───── Extrait à lire ─────

‘’Il faut laisser du temps au temps’’, disait François Mitterrand. Si la sortie du Royaume-Uni peut paraître réjouissante, la fin de sa contribution au budget de l’Union européenne et la menace brandie de transformer le royaume en paradis fiscal tempère quelque peu ce sentiment. On verra si Écosse, Irlande du Nord et Pays de Galles pourront ou non jeter des amarres vers le continent, laissant Angleterre et Cornouailles prendre le large, avant de réviser l’opinion initiale. Pour Donald Trump, les premières impressions exécrables devront peut-être valoir réexamen.

Mais cela vaut aussi pour les idolâtres du tandem conservateurs pro-Brexit et Ukip et de l’administration Trump. S’il ne parvient pas à forger une majorité solide au Congrès, il passera peu à peu pour ce qu’il semble, un matamore téméraire, un tartarin. Mais s’il fédère vraiment les républicains, et tient vraiment ses promesses, il risque de les financer par une dette colossale dont la facture devra être épongée par le reste du monde.

Projections désastreuses

Le bureau du Budget du Congrès (CBO) est une instance bipartisane. Le CBO estime que la dette publique des États-Unis devrait croître de 10 000 milliards d’USD jusqu’à 2027 (que Donald Trump soit ou non réélu), ce en l’état des engagements passés.

Mais les promesses de campagne du candidat Trump pourrait faire exploser ce montant. Donald Trump promet des baisses massives d’impôts et de taxes tout en injectant mille milliards dans des travaux d’infrastructure et des sommes considérables affectées au secteur militaro-industriel. Obama avait réduit les dépenses, mais pas au point de combler le déficit.

─────

Objectif de l'exercice: Restituez sans rien changer le passage de l'extrait à lire qui commence aux mots « Le bureau du » et s'arrête après « des engagements passés. ».

───── Données extraites ─────

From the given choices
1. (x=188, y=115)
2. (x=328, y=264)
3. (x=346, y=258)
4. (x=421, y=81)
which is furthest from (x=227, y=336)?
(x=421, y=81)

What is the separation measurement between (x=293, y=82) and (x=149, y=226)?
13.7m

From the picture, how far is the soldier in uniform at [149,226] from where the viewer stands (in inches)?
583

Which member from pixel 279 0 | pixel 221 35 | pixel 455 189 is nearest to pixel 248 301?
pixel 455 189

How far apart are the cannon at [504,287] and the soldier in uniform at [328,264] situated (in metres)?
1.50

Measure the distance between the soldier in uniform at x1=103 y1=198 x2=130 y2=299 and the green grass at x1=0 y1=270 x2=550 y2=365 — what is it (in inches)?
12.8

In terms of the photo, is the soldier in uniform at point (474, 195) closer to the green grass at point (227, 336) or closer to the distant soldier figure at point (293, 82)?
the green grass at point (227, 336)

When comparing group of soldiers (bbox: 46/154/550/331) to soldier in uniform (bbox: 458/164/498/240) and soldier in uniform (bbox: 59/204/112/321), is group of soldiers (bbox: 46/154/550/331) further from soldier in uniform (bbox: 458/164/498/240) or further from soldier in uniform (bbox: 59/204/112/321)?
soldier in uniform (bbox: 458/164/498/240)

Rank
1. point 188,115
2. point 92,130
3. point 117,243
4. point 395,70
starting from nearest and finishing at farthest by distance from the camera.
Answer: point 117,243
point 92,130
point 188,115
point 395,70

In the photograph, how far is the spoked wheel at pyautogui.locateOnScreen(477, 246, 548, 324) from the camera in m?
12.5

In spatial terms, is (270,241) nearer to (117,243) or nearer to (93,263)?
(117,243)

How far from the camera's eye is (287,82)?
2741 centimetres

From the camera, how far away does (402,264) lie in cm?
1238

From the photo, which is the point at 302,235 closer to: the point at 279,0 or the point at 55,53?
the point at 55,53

─────

Réponse attendue:
Le bureau du Budget du Congrès (CBO) est une instance bipartisane. Le CBO estime que la dette publique des États-Unis devrait croître de 10 000 milliards d’USD jusqu’à 2027 (que Donald Trump soit ou non réélu), ce en l’état des engagements passés.